Dataset entries
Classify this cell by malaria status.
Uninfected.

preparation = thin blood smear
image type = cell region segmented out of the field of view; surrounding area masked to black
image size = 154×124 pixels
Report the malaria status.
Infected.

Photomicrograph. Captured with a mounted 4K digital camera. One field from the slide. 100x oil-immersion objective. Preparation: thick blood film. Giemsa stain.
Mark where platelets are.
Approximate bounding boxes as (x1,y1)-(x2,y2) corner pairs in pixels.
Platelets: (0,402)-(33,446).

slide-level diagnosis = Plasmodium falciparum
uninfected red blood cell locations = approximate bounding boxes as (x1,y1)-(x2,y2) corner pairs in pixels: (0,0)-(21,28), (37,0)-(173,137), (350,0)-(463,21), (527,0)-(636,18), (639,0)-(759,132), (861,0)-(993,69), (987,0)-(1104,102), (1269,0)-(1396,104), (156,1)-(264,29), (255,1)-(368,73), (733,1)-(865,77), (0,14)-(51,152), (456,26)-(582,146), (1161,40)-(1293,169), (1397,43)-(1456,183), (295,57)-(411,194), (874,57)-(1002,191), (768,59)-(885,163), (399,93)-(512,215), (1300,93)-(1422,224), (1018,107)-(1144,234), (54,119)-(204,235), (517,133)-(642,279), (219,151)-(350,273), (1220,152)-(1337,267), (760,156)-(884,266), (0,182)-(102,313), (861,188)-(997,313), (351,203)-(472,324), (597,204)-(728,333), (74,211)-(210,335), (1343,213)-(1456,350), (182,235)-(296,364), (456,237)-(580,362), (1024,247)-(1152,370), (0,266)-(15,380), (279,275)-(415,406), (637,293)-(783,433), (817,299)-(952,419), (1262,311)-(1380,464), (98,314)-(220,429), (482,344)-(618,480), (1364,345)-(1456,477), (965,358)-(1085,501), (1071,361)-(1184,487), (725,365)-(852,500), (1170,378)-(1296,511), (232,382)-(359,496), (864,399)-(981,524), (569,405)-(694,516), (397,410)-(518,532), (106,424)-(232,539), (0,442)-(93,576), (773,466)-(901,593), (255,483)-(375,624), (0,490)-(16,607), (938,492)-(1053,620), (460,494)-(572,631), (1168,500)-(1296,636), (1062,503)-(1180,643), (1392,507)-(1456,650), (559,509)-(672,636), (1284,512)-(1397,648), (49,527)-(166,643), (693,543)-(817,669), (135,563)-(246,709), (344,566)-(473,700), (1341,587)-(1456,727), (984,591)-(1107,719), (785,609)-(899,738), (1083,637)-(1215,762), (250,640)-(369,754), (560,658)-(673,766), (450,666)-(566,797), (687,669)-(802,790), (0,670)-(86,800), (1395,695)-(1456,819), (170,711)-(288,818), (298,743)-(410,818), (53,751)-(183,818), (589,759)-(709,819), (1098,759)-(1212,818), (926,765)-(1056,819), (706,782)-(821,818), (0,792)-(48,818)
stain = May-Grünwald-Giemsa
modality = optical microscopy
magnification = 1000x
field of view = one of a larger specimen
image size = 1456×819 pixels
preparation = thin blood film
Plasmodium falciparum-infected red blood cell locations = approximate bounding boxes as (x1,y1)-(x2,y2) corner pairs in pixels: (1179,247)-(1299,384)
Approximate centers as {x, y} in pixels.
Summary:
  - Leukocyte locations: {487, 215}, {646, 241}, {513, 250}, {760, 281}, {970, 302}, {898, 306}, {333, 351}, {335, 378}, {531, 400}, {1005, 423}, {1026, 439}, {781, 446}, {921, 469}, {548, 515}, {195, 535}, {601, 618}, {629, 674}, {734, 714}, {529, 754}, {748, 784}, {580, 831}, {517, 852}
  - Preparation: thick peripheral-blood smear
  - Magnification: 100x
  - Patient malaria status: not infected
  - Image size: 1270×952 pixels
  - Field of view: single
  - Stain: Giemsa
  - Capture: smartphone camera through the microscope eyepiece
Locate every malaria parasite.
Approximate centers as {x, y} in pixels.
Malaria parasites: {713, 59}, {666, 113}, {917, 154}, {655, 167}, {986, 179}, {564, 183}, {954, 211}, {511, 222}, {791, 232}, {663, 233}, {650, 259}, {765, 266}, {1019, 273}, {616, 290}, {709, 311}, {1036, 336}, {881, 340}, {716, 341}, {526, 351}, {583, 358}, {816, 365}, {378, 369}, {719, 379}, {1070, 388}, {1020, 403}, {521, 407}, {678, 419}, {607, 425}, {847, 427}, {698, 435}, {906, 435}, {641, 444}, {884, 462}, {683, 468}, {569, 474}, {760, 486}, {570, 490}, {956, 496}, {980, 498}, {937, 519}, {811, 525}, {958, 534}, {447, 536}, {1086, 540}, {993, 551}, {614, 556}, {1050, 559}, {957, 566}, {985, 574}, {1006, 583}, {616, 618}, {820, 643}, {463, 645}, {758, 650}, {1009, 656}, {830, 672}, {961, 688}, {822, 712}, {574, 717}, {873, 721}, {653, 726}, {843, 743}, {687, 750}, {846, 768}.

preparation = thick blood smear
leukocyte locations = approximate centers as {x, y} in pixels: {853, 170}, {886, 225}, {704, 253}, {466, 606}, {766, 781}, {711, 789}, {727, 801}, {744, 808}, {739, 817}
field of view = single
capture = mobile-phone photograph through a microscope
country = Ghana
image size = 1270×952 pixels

## What to produce
A complete, exact repeat of the records is the required answer.

## Answer for this exercise
Classify this cell by malaria status.
Uninfected.

preparation = thin blood smear
image type = cell region segmented out of the field of view; surrounding area masked to black
image size = 154×124 pixels
Report the malaria status.
Infected.

Photomicrograph. Captured with a mounted 4K digital camera. One field from the slide. 100x oil-immersion objective. Preparation: thick blood film. Giemsa stain.
Mark where platelets are.
Approximate bounding boxes as (x1,y1)-(x2,y2) corner pairs in pixels.
Platelets: (0,402)-(33,446).

slide-level diagnosis = Plasmodium falciparum
uninfected red blood cell locations = approximate bounding boxes as (x1,y1)-(x2,y2) corner pairs in pixels: (0,0)-(21,28), (37,0)-(173,137), (350,0)-(463,21), (527,0)-(636,18), (639,0)-(759,132), (861,0)-(993,69), (987,0)-(1104,102), (1269,0)-(1396,104), (156,1)-(264,29), (255,1)-(368,73), (733,1)-(865,77), (0,14)-(51,152), (456,26)-(582,146), (1161,40)-(1293,169), (1397,43)-(1456,183), (295,57)-(411,194), (874,57)-(1002,191), (768,59)-(885,163), (399,93)-(512,215), (1300,93)-(1422,224), (1018,107)-(1144,234), (54,119)-(204,235), (517,133)-(642,279), (219,151)-(350,273), (1220,152)-(1337,267), (760,156)-(884,266), (0,182)-(102,313), (861,188)-(997,313), (351,203)-(472,324), (597,204)-(728,333), (74,211)-(210,335), (1343,213)-(1456,350), (182,235)-(296,364), (456,237)-(580,362), (1024,247)-(1152,370), (0,266)-(15,380), (279,275)-(415,406), (637,293)-(783,433), (817,299)-(952,419), (1262,311)-(1380,464), (98,314)-(220,429), (482,344)-(618,480), (1364,345)-(1456,477), (965,358)-(1085,501), (1071,361)-(1184,487), (725,365)-(852,500), (1170,378)-(1296,511), (232,382)-(359,496), (864,399)-(981,524), (569,405)-(694,516), (397,410)-(518,532), (106,424)-(232,539), (0,442)-(93,576), (773,466)-(901,593), (255,483)-(375,624), (0,490)-(16,607), (938,492)-(1053,620), (460,494)-(572,631), (1168,500)-(1296,636), (1062,503)-(1180,643), (1392,507)-(1456,650), (559,509)-(672,636), (1284,512)-(1397,648), (49,527)-(166,643), (693,543)-(817,669), (135,563)-(246,709), (344,566)-(473,700), (1341,587)-(1456,727), (984,591)-(1107,719), (785,609)-(899,738), (1083,637)-(1215,762), (250,640)-(369,754), (560,658)-(673,766), (450,666)-(566,797), (687,669)-(802,790), (0,670)-(86,800), (1395,695)-(1456,819), (170,711)-(288,818), (298,743)-(410,818), (53,751)-(183,818), (589,759)-(709,819), (1098,759)-(1212,818), (926,765)-(1056,819), (706,782)-(821,818), (0,792)-(48,818)
stain = May-Grünwald-Giemsa
modality = optical microscopy
magnification = 1000x
field of view = one of a larger specimen
image size = 1456×819 pixels
preparation = thin blood film
Plasmodium falciparum-infected red blood cell locations = approximate bounding boxes as (x1,y1)-(x2,y2) corner pairs in pixels: (1179,247)-(1299,384)
Approximate centers as {x, y} in pixels.
Summary:
  - Leukocyte locations: {487, 215}, {646, 241}, {513, 250}, {760, 281}, {970, 302}, {898, 306}, {333, 351}, {335, 378}, {531, 400}, {1005, 423}, {1026, 439}, {781, 446}, {921, 469}, {548, 515}, {195, 535}, {601, 618}, {629, 674}, {734, 714}, {529, 754}, {748, 784}, {580, 831}, {517, 852}
  - Preparation: thick peripheral-blood smear
  - Magnification: 100x
  - Patient malaria status: not infected
  - Image size: 1270×952 pixels
  - Field of view: single
  - Stain: Giemsa
  - Capture: smartphone camera through the microscope eyepiece
Locate every malaria parasite.
Approximate centers as {x, y} in pixels.
Malaria parasites: {713, 59}, {666, 113}, {917, 154}, {655, 167}, {986, 179}, {564, 183}, {954, 211}, {511, 222}, {791, 232}, {663, 233}, {650, 259}, {765, 266}, {1019, 273}, {616, 290}, {709, 311}, {1036, 336}, {881, 340}, {716, 341}, {526, 351}, {583, 358}, {816, 365}, {378, 369}, {719, 379}, {1070, 388}, {1020, 403}, {521, 407}, {678, 419}, {607, 425}, {847, 427}, {698, 435}, {906, 435}, {641, 444}, {884, 462}, {683, 468}, {569, 474}, {760, 486}, {570, 490}, {956, 496}, {980, 498}, {937, 519}, {811, 525}, {958, 534}, {447, 536}, {1086, 540}, {993, 551}, {614, 556}, {1050, 559}, {957, 566}, {985, 574}, {1006, 583}, {616, 618}, {820, 643}, {463, 645}, {758, 650}, {1009, 656}, {830, 672}, {961, 688}, {822, 712}, {574, 717}, {873, 721}, {653, 726}, {843, 743}, {687, 750}, {846, 768}.

preparation = thick blood smear
leukocyte locations = approximate centers as {x, y} in pixels: {853, 170}, {886, 225}, {704, 253}, {466, 606}, {766, 781}, {711, 789}, {727, 801}, {744, 808}, {739, 817}
field of view = single
capture = mobile-phone photograph through a microscope
country = Ghana
image size = 1270×952 pixels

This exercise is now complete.